Objetivo do exercício >> Liste todas as siglas de duas ou mais letras maiúsculas que aparecem no texto abaixo sobre a prevalência da substância sobre a forma. Siga a ordem da primeira ocorrência.

Texto fornecido >>

....

Porém, para que se possa apurar da aplicabilidade do princípio da prevalência da substância sob a forma, é “necessária uma subsequente tarefa, por parte do julgador, de apuramento sobre esse custo, no sentido de concluir se o mesmo deve ser relevado fiscalmente, nomeadamente quando não se encontram verificados os requisitos de documentação e inscrição na contabilidade do respectivo custo”. Este entendimento foi, aliás, justamente assinalado no acórdão proferido no processo nº 307/2013-T, do CAAD.

Ora, no caso que aqui apreciamos, o valor de € 159.055,54 foi inscrito no modelo 22 do IRC, ainda que numa conta errada.

Ao proceder dessa forma, a Requerente não prejudicou a AT devendo, consequentemente, prevalecer a materialidade da inscrição no modelo 22 do Código do IRC sob o incumprimento da obrigação formal, relativamente ao registo deste valor.

Não estando em causa qualquer outra incorreção (formal ou material), porquanto não invocada pela AT, não pode deixar de se concluir que, também aqui, assiste razão à Requerente.

....

Material fornecido >>

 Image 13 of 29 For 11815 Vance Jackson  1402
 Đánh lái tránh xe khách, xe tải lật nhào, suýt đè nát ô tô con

....

Resposta >> CAAD, IRC, AT